Culture shock

    Normally, when I debate representatives from the National Rifle Association (NRA), hostile questions from the audience come from those with a decidedly Libertarian bent to their politics.  Typically, these individuals advocate for broader latitude on the part of Americans to respond to criminals with loaded firearms and lethal force.

    I was therefore taken aback—and pleasantly surprised—to have my credentials as a practitioner of non-violence called into question during a debate with the NRA’s Outreach Director in late February of this year.

    The audience was not our typical group of American college students.  This time, our debate was occurring in front of a group of British high school students visiting Washington.  Specifically, these were 16-19 year-olds from Shrewsbury Sixth Form College and Queen Elizabeth Sixth Form College in Darlington.

    When the Q&A eventually began, their professor/chaperone stated outright that my opponent would likely be getting most of the questions, and encouraged the students to save some for me.  Still, I was caught quite off-guard when a young man stood up and asked me if I thought it was appropriate to shoot an intruder in my home.  It was clear from his tone that he did not think it was appropriate.

    I told him that I’d likely never find out, because I do not keep a firearm in my home and would never consider doing so—particularly given the fact that my wife and I now have children.  That said, I added, I have no problem with another American citizen keeping a firearm in his/her home for self-defense and using it if absolutely necessary.  The NRA’s outreach director then chimed in and said he was happy to hear me say that.  He, of course, had zero problems with blowing a home intruder away.

    Another young Brit who was sitting in the audience that day later summed up the students’ reaction in a blog:

    We were surprised to hear that Ladd Everitt of [the Coalition to Stop Gun Violence] saw shooting intruders in his home as an acceptable option … I’m not unrealistic, and I know that people’s instincts are to protect themselves and their loved ones.  But when a weapon is introduced, the situation is more likely to become fatal—something [he] told us in [his] talk.  I think the worry for me personally was that people would become judge, jury and executioner in these situations.  While I agree that it is fair to protect yourself, I don’t agree that you can unnecessarily injure or kill someone.  This becomes a whole lot easier when guns are involved, and that is why we see groups like [his] as so important.

    As I headed home after the debate that day, I felt a strange combination of emotions:  Disappointment in myself that I had somehow let these students down, and excitement (and even inspiration) regarding their attitudes toward nonviolence.  Being an American, I was stunned.  You see, here we embrace “justified violence” from sea to shining sea, whether it’s the guy in Georgia who wants to carry a loaded handgun into an airport or the Hollywood producer behind “Shoot ‘Em Up.”

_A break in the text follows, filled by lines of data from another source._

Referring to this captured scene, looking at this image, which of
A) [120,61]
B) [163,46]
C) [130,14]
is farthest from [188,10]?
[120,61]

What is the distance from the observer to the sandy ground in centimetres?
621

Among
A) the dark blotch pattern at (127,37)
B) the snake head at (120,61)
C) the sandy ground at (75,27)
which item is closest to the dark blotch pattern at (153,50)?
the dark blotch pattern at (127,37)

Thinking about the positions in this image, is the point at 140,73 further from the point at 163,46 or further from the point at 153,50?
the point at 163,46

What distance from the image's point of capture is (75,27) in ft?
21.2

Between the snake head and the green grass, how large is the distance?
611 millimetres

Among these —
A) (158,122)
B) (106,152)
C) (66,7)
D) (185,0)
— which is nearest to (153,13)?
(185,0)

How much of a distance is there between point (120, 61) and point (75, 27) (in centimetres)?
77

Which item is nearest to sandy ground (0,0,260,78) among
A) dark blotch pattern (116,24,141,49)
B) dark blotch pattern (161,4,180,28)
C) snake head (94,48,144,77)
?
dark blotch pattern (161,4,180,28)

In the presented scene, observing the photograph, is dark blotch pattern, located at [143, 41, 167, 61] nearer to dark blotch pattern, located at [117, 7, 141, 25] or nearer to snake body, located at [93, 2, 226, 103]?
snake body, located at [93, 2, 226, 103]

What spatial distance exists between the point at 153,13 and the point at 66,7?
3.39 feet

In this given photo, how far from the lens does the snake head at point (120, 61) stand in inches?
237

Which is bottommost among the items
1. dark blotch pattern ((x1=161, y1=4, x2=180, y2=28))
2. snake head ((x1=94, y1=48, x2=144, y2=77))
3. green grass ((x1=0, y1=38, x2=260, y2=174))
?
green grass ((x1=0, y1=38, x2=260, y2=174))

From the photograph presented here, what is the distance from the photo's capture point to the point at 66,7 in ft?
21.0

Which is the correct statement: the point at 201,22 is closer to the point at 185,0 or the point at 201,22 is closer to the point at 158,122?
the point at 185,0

    I wondered why these British students embraced the principles of nonviolence so readily and confidently.  In all my years speaking to American students, I’d never seen anything like it.  Is it simply because—whatever their concerns about self-defense—they understand that the gun death rate is 30 times lower in their country than in the United States?  [I mean, let’s face it, if an armed society was a polite society, the U.S. wouldn’t have higher homicide and gun death rates than virtually every other industrialized democracy on the planet.]

    Or is it something more?  Don’t these kids play the same video games, watch the same movies (think “Lock, Stock and Two Smoking Barrels”) and listen to the same music that our kids do?

    I can’t claim that I’ve quite sorted it all out yet, but I will say that the experience filled me with a profound sense of hope that is still resonating with me now, months later.